- _PAGE EXTRACT_:
# Marriage on the rocks



## Uglee70 (Jan 2, 2009)

My wife and I have been married for 12 years, we're mid to late 30's and have a 2 year old boy.
For most of our relationship we have had sex only once a month. Sometimes more frequently, but most times, less. Up until about 18 months ago I never let it bother me too much. "If she is not in the mood for sex, that's her choice and I should respect that" had been my point of view. Plus, I love her too much to let sex issues ruin an otherwise perfect relationship.

When we do have sex it is always on her terms and I have lost count of the amount of times that an argument has started during foreplay and I have left the room just to avoid the hassle and frustration!!

I have discussed with her many times over the past 18 months how much this has started to affect the way I feel about her. Added to which, when she asks my opinion on anything lately she wants to argue my answers. And when I tell her about my day I swear she doesn't even know I'm talking at times.

I told her that I was so dissatisfied with our relationship this past year that as far back as January I would have walked out if we didn't have a child. The problem there is that we come from different sides of the world and if we split up, I would go home to Oz and probably never see my son again...and I love him too much to ever do that.

I don't know what to. The relationship has no intimacy anymore. I am always surpressing my annoyance and anger with it and I can't leave because a child needs a whole family.

My marriage will fail because my wife refuses to apply any energy or flexibilty to the physical aspect of the relationship. What else can I do to save it?


----------



## Nikita (Jan 7, 2009)

hey uglee,

The description of your wife sounds just like me. Only Ive been married for about 3 years and have a month old. I think your situation with your spouse is common because Im going through it too. My hubby is German and Im American. Before I got married I took the time to dress up and look good. Even take word for word what my hubby had to say. Now I dont even try. Im doing the same crap to my hubby that your wife is doing to you.

Honestly thinking about it, I dont take the time to dress up anymore to impress him anymore like I did before I got married because in the back of my mind, I got him. I dont have to try anymore, even though this is not true. Also, especially working and with our baby, I dont have time and want to be comfortable. 

I do ignore him when he tells me stories or says some things like your wife does. My reason is cause I really dont want to hear it. I know he is going to tell me something that I know I will agree with him but there is nothing I or him can do about it or will do. Sometimes Im to focused with my own internal problems to even think or know about his. Although we are married and should share our drama.

As far as sex, before I got married to him, I threw myself at him. I wanted him. Now, its really hard to get me in the mood. I dont like to be asked lets have sex. I want him to get me in the mood and get it from me without him letting me know. The setting has to be right (I love a clean organized bedroom without clutter). Sex to me is better when both me and him are clean (showered) and before we ate or some time after. He annoys me with his gas and I toot too. I want to avoid embarrassment. One thing though that I love about my partner is that we both help each other get our orgasm.

- _RAW DATA_:

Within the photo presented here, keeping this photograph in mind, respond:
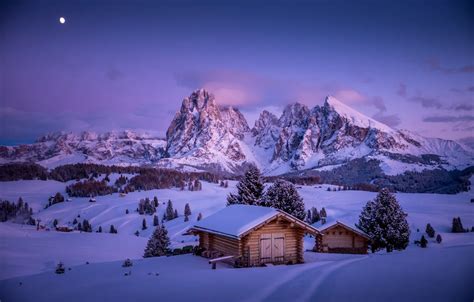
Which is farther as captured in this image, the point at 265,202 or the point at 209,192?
the point at 209,192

- _REQUIREMENTS_:
According to the forum thread about a troubled marriage, how long have Uglee70 and his wife been married?

- _WORKED ANSWER_:
12 years.